The fifth Althaus factor-the overall public interest in the proposed solution-weighs against finding a duty here. It is in the public interest that employers do not rescind job offers based on the false perception of drug use. It is also in the public interest that socially useful drug testing services perform drug tests without incurring liability for failing to take remedial action when test subjects are dissatisfied with the outcome of their drug test. Employers are in a much better position to take remedial action, such as ordering a second drug test, than the drug testing services with which employers enter into contracts.
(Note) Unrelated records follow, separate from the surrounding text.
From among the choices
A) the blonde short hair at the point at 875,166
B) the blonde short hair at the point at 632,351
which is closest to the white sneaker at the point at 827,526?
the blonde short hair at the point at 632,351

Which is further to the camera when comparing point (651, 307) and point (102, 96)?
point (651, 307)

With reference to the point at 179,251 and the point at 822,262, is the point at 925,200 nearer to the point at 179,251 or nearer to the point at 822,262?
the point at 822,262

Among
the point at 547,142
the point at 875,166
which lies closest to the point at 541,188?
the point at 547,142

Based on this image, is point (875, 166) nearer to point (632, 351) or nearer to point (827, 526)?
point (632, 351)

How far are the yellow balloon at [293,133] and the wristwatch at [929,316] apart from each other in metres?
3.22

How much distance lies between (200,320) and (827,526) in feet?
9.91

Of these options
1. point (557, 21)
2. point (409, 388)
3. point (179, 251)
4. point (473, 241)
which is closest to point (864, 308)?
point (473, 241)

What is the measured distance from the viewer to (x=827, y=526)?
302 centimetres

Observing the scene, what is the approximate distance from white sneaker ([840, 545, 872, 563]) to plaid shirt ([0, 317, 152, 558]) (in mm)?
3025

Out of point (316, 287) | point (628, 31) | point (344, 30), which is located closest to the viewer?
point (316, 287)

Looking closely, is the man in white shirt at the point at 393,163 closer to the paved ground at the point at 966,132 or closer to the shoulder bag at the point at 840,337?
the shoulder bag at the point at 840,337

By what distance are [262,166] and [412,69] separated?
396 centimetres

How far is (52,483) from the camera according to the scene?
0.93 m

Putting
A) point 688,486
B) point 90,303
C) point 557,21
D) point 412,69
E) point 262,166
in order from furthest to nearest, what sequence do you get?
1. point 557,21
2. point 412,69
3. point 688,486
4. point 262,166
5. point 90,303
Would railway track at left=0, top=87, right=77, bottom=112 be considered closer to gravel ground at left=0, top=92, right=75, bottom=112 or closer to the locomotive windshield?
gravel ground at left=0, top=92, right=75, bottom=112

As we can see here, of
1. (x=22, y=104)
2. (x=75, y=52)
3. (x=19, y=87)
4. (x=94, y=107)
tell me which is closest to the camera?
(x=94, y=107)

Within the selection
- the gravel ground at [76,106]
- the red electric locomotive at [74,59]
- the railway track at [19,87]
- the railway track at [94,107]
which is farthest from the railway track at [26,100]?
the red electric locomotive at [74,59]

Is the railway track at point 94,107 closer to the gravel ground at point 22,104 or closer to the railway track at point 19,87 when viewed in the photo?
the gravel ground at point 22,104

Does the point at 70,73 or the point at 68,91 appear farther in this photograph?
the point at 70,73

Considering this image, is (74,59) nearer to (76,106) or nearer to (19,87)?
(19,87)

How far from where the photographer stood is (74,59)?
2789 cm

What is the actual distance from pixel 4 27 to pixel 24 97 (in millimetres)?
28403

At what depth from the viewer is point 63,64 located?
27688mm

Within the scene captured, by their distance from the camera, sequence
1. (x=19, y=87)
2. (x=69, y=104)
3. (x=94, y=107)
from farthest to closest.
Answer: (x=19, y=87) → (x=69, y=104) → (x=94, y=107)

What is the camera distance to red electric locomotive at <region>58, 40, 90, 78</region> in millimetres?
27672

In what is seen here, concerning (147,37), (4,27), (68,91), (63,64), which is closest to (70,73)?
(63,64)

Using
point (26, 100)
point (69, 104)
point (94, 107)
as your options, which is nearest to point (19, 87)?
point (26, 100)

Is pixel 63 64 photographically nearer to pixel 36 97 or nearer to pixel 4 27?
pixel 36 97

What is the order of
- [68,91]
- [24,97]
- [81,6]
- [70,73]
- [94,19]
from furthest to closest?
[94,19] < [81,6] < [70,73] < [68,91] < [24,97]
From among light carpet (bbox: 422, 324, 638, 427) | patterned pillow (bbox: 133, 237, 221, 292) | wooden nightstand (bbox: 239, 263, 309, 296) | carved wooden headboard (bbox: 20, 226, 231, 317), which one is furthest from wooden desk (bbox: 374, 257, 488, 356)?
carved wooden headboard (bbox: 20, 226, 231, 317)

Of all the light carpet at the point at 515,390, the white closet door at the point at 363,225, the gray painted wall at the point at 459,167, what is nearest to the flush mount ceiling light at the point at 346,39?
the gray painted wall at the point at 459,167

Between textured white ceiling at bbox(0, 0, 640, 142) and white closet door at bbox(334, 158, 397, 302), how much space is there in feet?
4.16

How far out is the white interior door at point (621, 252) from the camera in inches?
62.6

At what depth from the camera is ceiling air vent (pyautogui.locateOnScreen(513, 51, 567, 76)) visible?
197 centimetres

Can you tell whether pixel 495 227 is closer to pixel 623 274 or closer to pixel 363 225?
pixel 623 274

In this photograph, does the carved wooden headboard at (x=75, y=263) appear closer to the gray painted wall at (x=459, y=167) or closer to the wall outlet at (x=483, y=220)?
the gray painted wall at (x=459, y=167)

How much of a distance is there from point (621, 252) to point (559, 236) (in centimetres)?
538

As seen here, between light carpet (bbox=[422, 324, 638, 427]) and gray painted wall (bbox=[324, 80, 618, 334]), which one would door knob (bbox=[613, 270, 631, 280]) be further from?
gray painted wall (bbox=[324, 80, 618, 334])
Thus, the Court finds that the public interest weighs against imposing a duty to remediate upon drug testing servicers, such as University Services and Dr. Lopez.
Balancing the Sharpe factors, the Court finds that University Services and Dr. Lopez did not owe Ms. Tourneur a duty to take remedial action in light of her Labetalol prescription. Thus, the Court dismisses with prejudice Ms. Tourneur's negligence claims against University Services and Dr. Lopez.
Conclusion
The Court dismisses with prejudice all of Ms. Tourneur's claims against University Services and Dr. Lopez. An appropriate order follows.